The Economic Burden of Protectionism, Part II

by Dan Mitchell | Feb 17, 2026

In Part I of this series, we reviewed some new research from the New York Federal Reserve.

That study showed that Americans bear about 90 percent of the burden of Trump’s Liberation Day trade taxes.

Though I added my own two cents because I don’t actually care that much about who bears the burden of the tax.

I’m more worried about protectionism throwing sand in the economy’s gears. Here’s a brief excerpt of my analysis.

What concerns me is that trade barriers are sort of like regulations in that they create barriers to economic efficiency. Regardless of whether trade taxes are borne by buyers or sellers (or whether regulations are borne by consumers of producers), the economy is burdened by “clutter.”

For today’s column, let’s look at some additional recent research. The Germany-based Kiel Institute published a study last month that investigated the economic impact of Trump’s protectionism.

The report, authored by Julian Hinz, Aaron Lohmann, Hendrik Mahlkow, and Anna Vorwig, was very critical of Trump’s big tax increase on trade. Here are the policy conclusions from the study.
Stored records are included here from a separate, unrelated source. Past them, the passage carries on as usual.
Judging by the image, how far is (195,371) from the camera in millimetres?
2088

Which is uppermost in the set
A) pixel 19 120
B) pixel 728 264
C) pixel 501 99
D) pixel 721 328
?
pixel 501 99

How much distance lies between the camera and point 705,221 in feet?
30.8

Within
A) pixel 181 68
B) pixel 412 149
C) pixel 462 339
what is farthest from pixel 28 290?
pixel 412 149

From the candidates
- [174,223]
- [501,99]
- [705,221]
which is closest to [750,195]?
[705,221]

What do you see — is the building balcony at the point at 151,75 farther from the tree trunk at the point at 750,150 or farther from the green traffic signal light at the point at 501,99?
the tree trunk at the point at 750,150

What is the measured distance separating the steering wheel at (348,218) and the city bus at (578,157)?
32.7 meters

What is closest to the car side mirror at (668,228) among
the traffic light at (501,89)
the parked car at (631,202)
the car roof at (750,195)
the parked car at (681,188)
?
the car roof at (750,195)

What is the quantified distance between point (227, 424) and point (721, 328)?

The evidence presented in this brief leads to several unavoidable conclusions. First, tariffs are a tax on Americans. The claim that foreign countries “pay” for US tariffs is empirically false. With approximately 96% pass-through, nearly all the tariff burden falls on American importers and, ultimately, consumers. The $200 billion surge in customs revenue represents $200 billion extracted from American businesses and households. Second, tariffs do not transfer wealth from foreigners to Americans. They transfer wealth from American consumers to the US Treasury. This is economically equivalent to a consumption tax—but one that applies selectively to imported goods, creating additional distortions and inefficiencies. Third, trade volumes adjust, not prices. The primary effect of tariffs is to reduce imports, not to force foreign producers to accept lower prices. This means fewer goods, less variety, and disrupted supply chains for American firms. The costs are real and immediate; the purported benefits are illusory. Fourth, supply chains bear significant costs. American manufacturers that rely on imported inputs face higher costs. They must either absorb these costs (reducing profits and investment), pass them to customers (raising prices for downstream buyers), or scramble to find alternative sources (incurring adjustment costs and delays). None of these options is costless. Fifth, the 2025 tariffs repeat the mistakes of 2018–19. Prior research documented near-complete pass-through during the first trade war. The 2025 tariffs, despite being larger in scope and magnitude, produce the same result. There is no evidence that the dynamics of tariff incidence have changed.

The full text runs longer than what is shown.